The Department next argues that, if the jury's verdict on damages is set aside, a new trial on damages is appropriate because the jury's verdict on liability is supported by the evidence, the questions of liability and damages are separate and distinct, and the error in awarding damages did not affect the question of liability. Smith responds that because there was no error in the jury's damage award, a new trial on damages is inappropriate.
Since we have concluded that there was no error in the award of damages, we need not address this argument.
The Department finally argues, in the alternative, that it is entitled to an additur in the amount of $42,015.40 because the damages awarded are manifestly inadequate, and proper damages are specific, certain, and easily calculated.
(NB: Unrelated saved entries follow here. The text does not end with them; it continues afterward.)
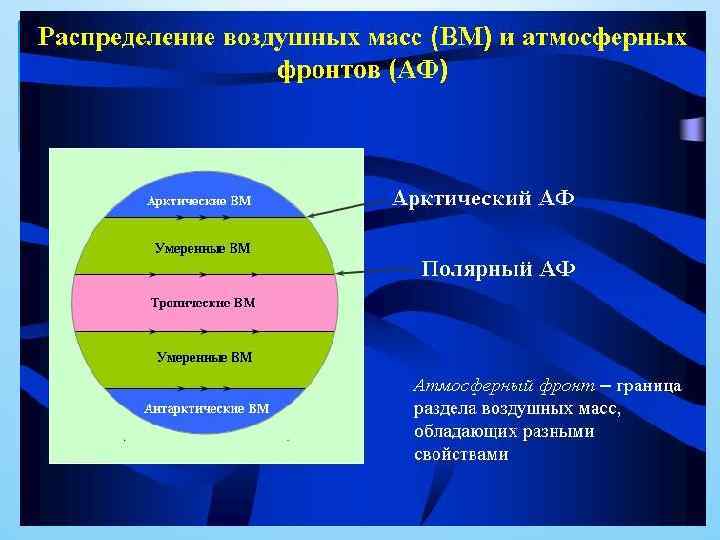 Распределение воздушных масс (ВМ) и атмосферных фронтов (АФ)

Арктические ВМ
Умеренные ВМ
Тропические ВМ
Умеренные ВМ
Антарктические ВМ

Арктический АФ

Полярный АФ

Атмосферный фронт – граница раздела воздушных масс, обладающих разными свойствами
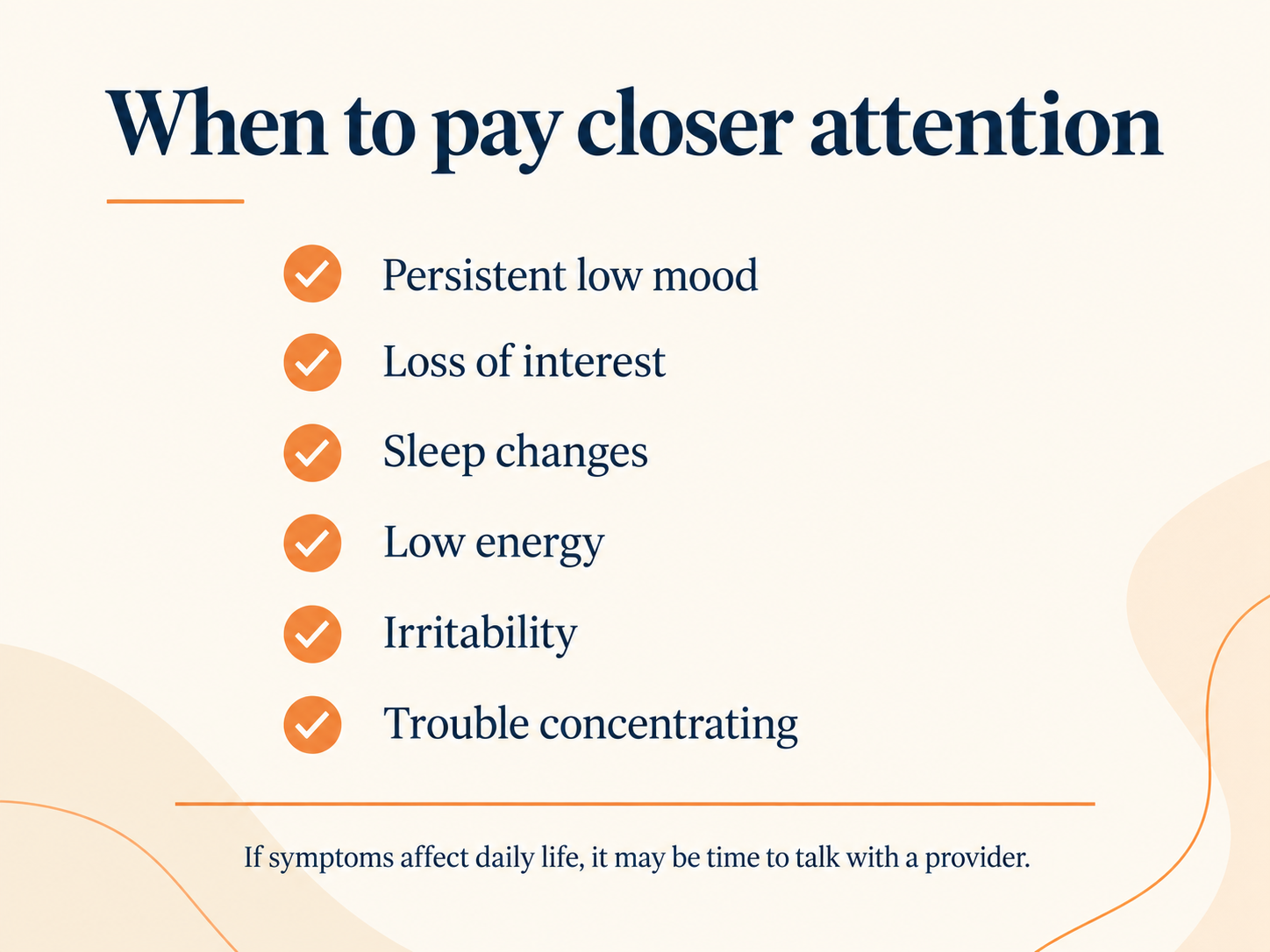 When to pay closer attention

Persistent low mood
Loss of interest
Sleep changes
Low energy
Irritability
Trouble concentrating

If symptoms affect daily life, it may be time to talk with a provider.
Smith responds that the use of additur is extremely limited, confined to cases where damages are undisputed, and that the dispute over damages in this case renders additur inappropriate.
As with the Department's argument that a new trial on damages alone is appropriate, we need not address this argument because we have concluded that there was no error in the award of damages.
For the foregoing reasons, the judgment of the circuit court is affirmed.
Scariano and McCormick, JJ., concur.